Highlights of 2016 International AIDS Conference in South Africa

South Africa has the highest infection rate in the world with about seven million affected

By DTE Staff
Published: Saturday 23 July 2016
Experts called for addressing the epidemic among youth and “swiftly moving science into practice” Credit: hdptcar/Flicker __

The 2016 International AIDS Conference, which was organised in Durban from July 18-22, saw a gathering of more than 18,000 global leaders, scientists, health workers and advocates in Durban with an objective of strengthening global response to the endemic. The theme for this year was ‘Access Equity Rights Now’.

Here are the highlights of what transpired at the five-day event.

  • UN Secretary-General Ban Ki-moon, during his opening remarks, called for closing “the gaps that keep people from accessing services” and focussing on expanding “resources, science and services” so that the world can see the beginning of an “era of a fast-track response”. He also called for ending stigma and discrimination associated with HIV so that lives of the affected people can be saved.

Study questions =>
• a. Retype the part of the report on the 2016 International AIDS Conference starting at "Here are the" and ending at "can be saved.".
• b. For each statement, say whether the report on the 2016 International AIDS Conference agrees with it, answering yes or no and quoting the deciding words: (i) The conference took place in Durban over July 18-22. (ii) Fewer than 10,000 people attended the conference. (iii) Ban Ki-moon called for an end to stigma and discrimination associated with HIV.

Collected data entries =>
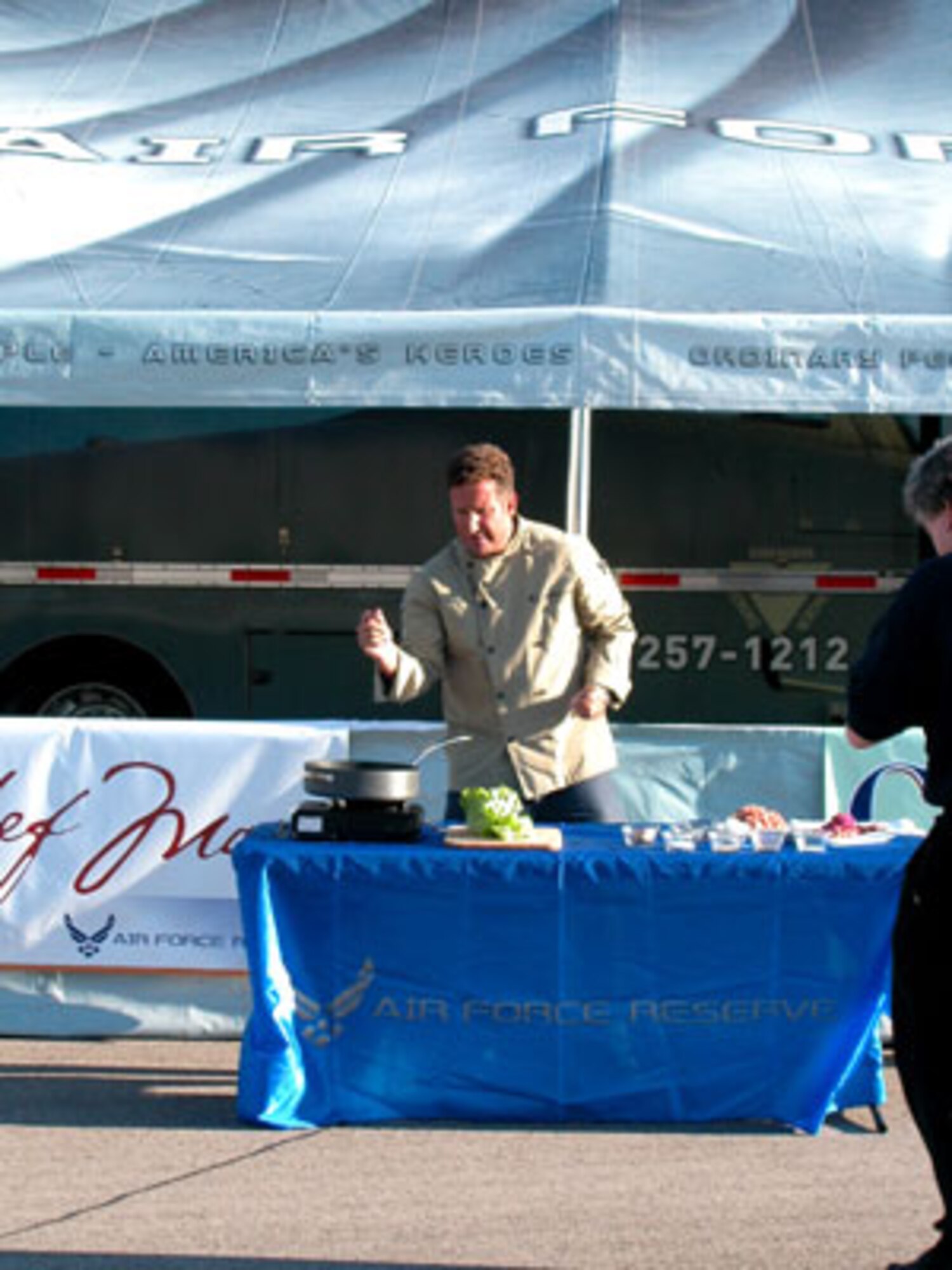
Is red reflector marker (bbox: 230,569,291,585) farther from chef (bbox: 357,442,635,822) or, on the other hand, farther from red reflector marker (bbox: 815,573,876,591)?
chef (bbox: 357,442,635,822)

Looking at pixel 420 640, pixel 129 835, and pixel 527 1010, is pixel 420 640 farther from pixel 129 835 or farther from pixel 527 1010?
pixel 129 835

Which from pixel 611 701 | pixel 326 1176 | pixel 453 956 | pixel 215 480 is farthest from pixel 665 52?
pixel 326 1176

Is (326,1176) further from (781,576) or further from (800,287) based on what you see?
(781,576)

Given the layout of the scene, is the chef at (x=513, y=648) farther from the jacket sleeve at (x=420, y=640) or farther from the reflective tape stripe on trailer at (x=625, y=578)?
the reflective tape stripe on trailer at (x=625, y=578)

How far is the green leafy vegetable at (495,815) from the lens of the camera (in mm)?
4973

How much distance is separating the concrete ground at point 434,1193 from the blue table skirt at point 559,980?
111 millimetres

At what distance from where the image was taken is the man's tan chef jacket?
529 centimetres

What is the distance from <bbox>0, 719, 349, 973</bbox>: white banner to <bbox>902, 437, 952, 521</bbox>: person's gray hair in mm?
2712

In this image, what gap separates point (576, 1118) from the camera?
512 centimetres

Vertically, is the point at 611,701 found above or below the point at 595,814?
above

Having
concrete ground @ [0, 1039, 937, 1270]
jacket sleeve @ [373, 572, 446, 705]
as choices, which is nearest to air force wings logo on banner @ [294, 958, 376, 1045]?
concrete ground @ [0, 1039, 937, 1270]

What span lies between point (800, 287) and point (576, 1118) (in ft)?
11.6

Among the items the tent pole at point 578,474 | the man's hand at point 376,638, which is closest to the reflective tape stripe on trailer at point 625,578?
the tent pole at point 578,474

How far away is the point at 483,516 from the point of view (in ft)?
17.3
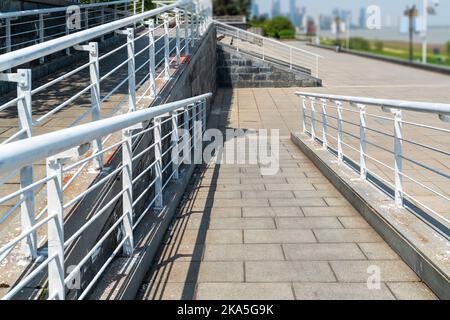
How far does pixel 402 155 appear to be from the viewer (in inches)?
175

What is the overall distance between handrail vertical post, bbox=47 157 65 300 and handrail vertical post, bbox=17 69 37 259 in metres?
0.29

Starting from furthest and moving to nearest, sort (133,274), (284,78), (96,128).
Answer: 1. (284,78)
2. (133,274)
3. (96,128)

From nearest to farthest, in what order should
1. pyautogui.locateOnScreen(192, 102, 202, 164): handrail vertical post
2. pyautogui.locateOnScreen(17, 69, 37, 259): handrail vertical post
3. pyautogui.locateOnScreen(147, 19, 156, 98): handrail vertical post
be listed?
pyautogui.locateOnScreen(17, 69, 37, 259): handrail vertical post → pyautogui.locateOnScreen(147, 19, 156, 98): handrail vertical post → pyautogui.locateOnScreen(192, 102, 202, 164): handrail vertical post

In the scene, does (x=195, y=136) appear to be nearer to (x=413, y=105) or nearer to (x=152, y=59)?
(x=152, y=59)

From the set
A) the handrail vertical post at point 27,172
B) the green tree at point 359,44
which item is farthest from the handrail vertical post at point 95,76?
the green tree at point 359,44

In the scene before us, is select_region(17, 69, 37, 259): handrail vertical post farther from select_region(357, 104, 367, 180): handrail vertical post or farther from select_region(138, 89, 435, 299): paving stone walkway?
select_region(357, 104, 367, 180): handrail vertical post

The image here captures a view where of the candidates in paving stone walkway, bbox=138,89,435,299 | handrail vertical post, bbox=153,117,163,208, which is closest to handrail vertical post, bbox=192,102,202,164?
paving stone walkway, bbox=138,89,435,299

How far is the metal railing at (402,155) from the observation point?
3635 millimetres

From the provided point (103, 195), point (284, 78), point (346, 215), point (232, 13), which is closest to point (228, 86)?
point (284, 78)

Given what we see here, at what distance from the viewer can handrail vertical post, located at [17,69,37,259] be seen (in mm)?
2268

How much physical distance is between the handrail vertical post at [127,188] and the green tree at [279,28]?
54925 mm

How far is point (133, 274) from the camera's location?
289cm

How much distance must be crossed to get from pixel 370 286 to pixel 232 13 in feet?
216
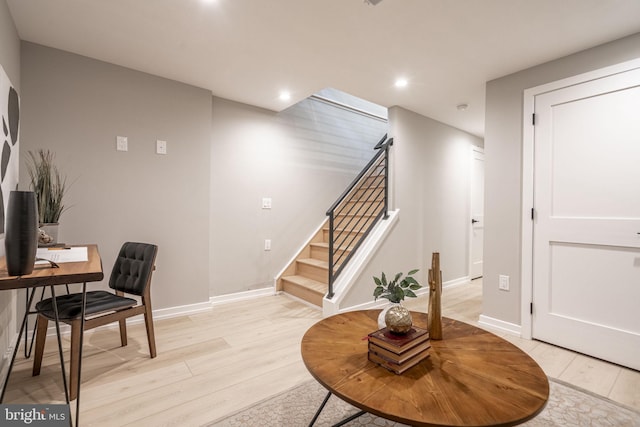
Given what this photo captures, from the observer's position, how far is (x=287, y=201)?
3842 millimetres

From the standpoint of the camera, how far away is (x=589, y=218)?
7.39ft

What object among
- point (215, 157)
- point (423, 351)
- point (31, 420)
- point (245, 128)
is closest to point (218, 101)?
point (245, 128)

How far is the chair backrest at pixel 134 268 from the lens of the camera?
2113 millimetres

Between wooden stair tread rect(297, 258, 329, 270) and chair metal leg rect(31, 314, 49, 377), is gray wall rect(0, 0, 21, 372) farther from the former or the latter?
wooden stair tread rect(297, 258, 329, 270)

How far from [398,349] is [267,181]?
2869mm

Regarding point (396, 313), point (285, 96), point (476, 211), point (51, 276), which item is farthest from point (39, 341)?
point (476, 211)

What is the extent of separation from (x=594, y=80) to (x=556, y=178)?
0.74m

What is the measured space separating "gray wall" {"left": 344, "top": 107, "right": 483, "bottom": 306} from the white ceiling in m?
0.84

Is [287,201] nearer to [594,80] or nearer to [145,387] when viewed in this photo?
[145,387]

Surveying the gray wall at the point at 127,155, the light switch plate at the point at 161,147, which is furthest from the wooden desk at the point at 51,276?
the light switch plate at the point at 161,147

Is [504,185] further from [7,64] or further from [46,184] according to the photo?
[7,64]

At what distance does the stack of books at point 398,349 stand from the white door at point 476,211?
390cm

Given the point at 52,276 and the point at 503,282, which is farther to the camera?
the point at 503,282

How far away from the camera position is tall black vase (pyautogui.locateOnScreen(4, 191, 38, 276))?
3.84 feet
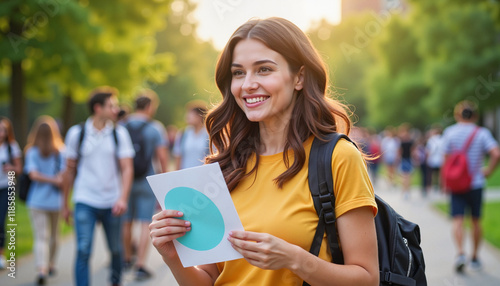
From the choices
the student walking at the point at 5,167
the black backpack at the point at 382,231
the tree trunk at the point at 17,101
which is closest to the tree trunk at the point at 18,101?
the tree trunk at the point at 17,101

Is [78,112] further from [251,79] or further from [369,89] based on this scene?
[251,79]

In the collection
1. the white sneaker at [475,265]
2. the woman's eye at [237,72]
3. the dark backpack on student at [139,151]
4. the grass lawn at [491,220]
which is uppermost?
the dark backpack on student at [139,151]

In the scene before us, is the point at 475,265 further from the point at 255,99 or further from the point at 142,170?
the point at 255,99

Solution set =>
• a.
Here are the highlights of what transpired at the five-day event.

  • UN Secretary-General Ban Ki-moon, during his opening remarks, called for closing “the gaps that keep people from accessing services” and focussing on expanding “resources, science and services” so that the world can see the beginning of an “era of a fast-track response”. He also called for ending stigma and discrimination associated with HIV so that lives of the affected people can be saved.

• b.
(i) Yes: "which was organised in Durban from July 18-22"
(ii) No: "a gathering of more than 18,000 global leaders, scientists, health workers and advocates"
(iii) Yes: "He also called for ending stigma and discrimination associated with HIV"